Exercise description
Write out each entry below exactly. Do not include the images.

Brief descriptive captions

——

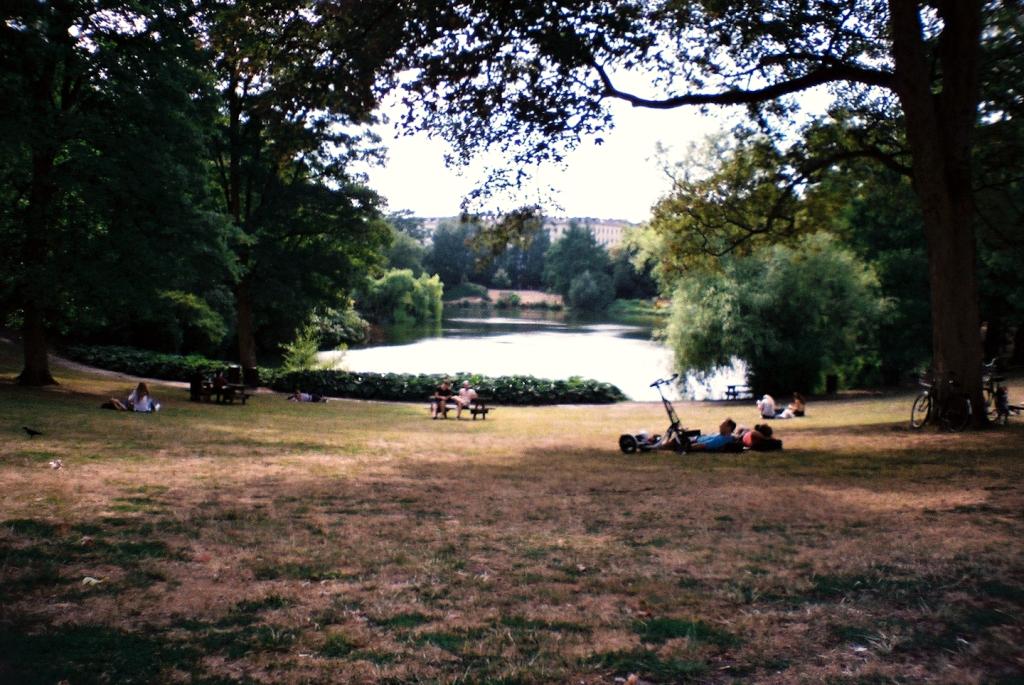 Ørstedsparken Have Greenspace Park Voldgrav Nature Nørreport København Copenhagen Copenhej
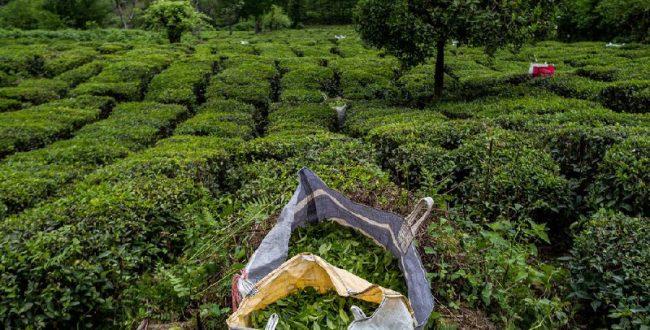 ۱۰ درصدی تولید برگ سبز چای در راه است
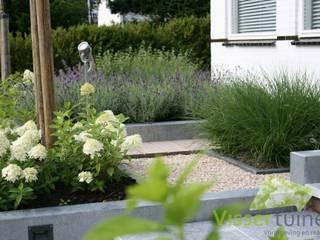 Strakke robuuste voortuin:  Tuin door Visser Tuinen
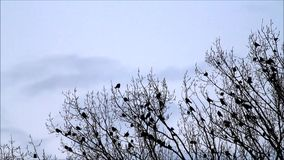 在树,自然,队,背景蓝色的乌鸦 股票录像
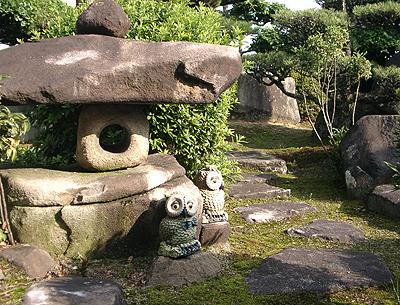 私の家の庭は日本庭園なのか?
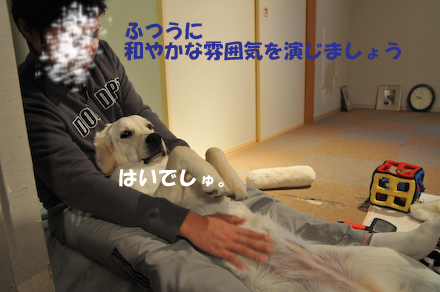 DSC_5676.jpg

——

Result for this exercise
 Ørstedsparken Have Greenspace Park Voldgrav Nature Nørreport København Copenhagen Copenhej
 ۱۰ درصدی تولید برگ سبز چای در راه است
 Strakke robuuste voortuin:  Tuin door Visser Tuinen
 在树,自然,队,背景蓝色的乌鸦 股票录像
 私の家の庭は日本庭園なのか?
 DSC_5676.jpg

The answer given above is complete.